In the food processing industry, robotic arms are increasingly being deployed to address inefficiencies and contamination risks [15,16,17]. Some studies have incorporated angle information into bounding box regression to improve grasping accuracy and detection speed [18,19,20,21]. For dynamic objects, CNNs combined with You Only Look At Coefficients (YOLACT) and Long Short-Term Memory (LSTM) networks have achieved high grasp accuracy [22]. However, research on the robotic autonomous inspection and sorting of aquatic products such as oysters is still limited, facing challenges such as conveyor-based dynamic sorting, light variations, and motion blur. In dynamic grasping scenarios, trajectory prediction accuracy is critical. While simple methods like Moving Average can reduce noise, advanced filters such as KF combined with Low-Pass filters are necessary to balance real-time performance and stability.

This study introduces an advanced robotic system to automate oyster sorting on a conveyor belt, integrating machine learning and robot control techniques. The system uses deep learning for real-time oyster recognition and KF for motion prediction. Key contributions include the following: (a) Development of a Vision System: replacing the backbone network structure with the YOLOv8-OBB model achieves a lightweight effect optimized for dynamic real-world environments where lighting, motion blur, and occlusion pose significant challenges. (b) Utilization of KF and a Low-Pass filter: KF predicts the position of oysters on a conveyor belt, improving grasping accuracy under static and dynamic conditions. Mean smoothing was applied to reduce measurement noise, and a Low-Pass filter was employed to suppress high-frequency disturbances. The hysteresis effect caused by the Low-Pass filter cutoff frequency ensures stable tracking and accurate gripping.

2. Materials and Methods

This section describes the experimental setup and implementation process of the robotic oyster sorting system. It includes the design of the robotic platform, sample preparation protocols, dataset construction and augmentation strategies, object detection model development, and the motion prediction algorithm for dynamic grasping. Each component was developed to ensure seamless integration and real-time performance under production-like conditions.

2.1. Robotic System

2.1.1. Hardware Design of the Robotic System

As shown in Figure 1, the system consists of four main parts: the vision module, the robot body, the upper controller and the lower controller. The vision module is the “eye” of the system, which consists of a camera and a holder for capturing images. The robot body consists of a robotic arm and gripper for grasping and placing objects. The upper controller acts as the “brain” of the system, receiving data from each component, processing it and making decisions. Its main tasks include target recognition, image localization, and motion planning for the robot. Finally, the lower controller acts as the “nervous system” and is directly connected to the robot actuator, sending control signals to drive the robot motion.
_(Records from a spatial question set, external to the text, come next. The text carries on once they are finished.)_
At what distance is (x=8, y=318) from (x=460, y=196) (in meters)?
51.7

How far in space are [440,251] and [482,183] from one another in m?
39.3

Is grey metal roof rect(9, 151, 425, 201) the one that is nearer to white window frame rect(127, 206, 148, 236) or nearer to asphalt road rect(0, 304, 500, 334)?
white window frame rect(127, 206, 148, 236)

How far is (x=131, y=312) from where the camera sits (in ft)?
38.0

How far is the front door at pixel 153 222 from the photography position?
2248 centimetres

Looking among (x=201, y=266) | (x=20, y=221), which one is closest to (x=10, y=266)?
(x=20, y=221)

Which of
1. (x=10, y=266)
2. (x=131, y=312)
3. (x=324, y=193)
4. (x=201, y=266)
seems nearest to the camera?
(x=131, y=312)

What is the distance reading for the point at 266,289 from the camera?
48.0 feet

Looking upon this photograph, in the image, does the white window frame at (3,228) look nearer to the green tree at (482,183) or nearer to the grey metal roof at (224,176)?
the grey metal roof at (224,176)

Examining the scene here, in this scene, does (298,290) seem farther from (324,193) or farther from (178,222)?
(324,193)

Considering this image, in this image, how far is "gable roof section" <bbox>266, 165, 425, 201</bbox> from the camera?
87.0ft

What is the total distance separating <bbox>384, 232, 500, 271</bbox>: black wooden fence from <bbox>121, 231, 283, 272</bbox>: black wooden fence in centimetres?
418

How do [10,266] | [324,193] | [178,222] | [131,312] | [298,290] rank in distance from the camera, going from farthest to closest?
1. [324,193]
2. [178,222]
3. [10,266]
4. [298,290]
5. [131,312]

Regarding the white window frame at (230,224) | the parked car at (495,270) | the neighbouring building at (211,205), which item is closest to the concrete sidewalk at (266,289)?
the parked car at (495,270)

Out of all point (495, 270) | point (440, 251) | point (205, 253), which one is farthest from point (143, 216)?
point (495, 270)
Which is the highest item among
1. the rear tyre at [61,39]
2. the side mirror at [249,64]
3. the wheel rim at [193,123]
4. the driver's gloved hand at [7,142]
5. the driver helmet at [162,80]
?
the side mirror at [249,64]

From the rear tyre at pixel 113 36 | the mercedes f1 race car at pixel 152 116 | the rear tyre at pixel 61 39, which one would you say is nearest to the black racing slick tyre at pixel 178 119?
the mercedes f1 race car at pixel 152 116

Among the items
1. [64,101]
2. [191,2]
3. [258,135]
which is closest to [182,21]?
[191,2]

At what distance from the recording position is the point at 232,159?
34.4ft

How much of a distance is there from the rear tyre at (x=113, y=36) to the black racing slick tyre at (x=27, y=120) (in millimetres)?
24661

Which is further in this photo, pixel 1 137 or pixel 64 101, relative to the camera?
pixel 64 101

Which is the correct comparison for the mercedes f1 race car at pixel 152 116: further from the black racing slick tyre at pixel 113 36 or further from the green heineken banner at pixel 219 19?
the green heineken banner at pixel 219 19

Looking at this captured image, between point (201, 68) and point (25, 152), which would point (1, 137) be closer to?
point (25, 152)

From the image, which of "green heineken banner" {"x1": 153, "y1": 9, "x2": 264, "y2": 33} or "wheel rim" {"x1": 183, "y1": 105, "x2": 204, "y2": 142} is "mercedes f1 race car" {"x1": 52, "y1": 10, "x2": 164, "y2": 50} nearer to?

A planar grasping approach was adopted for the experimental manipulation of oyster handling, prioritizing convenience. This method maintains a consistent height of the gripper during each operation, eliminating the need for depth information from the images. As a result, a compact and efficient RGB camera was selected and mounted on a bracket positioned above the conveyor belt (eye-to-hand configuration), with the lens parallel to the belt.

The robotic system comprises two main parts: the arm and the gripper. The robotic arm (AUBO-i3, AUBO, Haidian, China) weighs 16 kg and has six degrees of freedom, enabling it to reach any position (x, y, z) and orientation (α, β, γ) within its working space. The gripper, a key component of the system, is responsible for grasping, transporting, and placing objects. Safe gripping requires securely contacting the object and preventing slipping and damage during handling. Therefore, when robots are used for sorting tasks, the shape, size, and material of the objects must be carefully considered, and the gripper should be chosen accordingly. For this study, a flexible gripper was selected for oyster handling. The gripper, attached to the end of the robotic arm via a connector, features four fingers, providing four points of contact to enhance gripping stability. The gripper operates as a pneumatic device, using a valve to control gas flow in a cylinder, which moves a piston to open and close the gripper. As such, the pneumatic manipulator typically has only two states: fully open or fully closed [23]. Despite this, the manipulator offers a high gripping force and fast response time, making it well-suited for the task [24].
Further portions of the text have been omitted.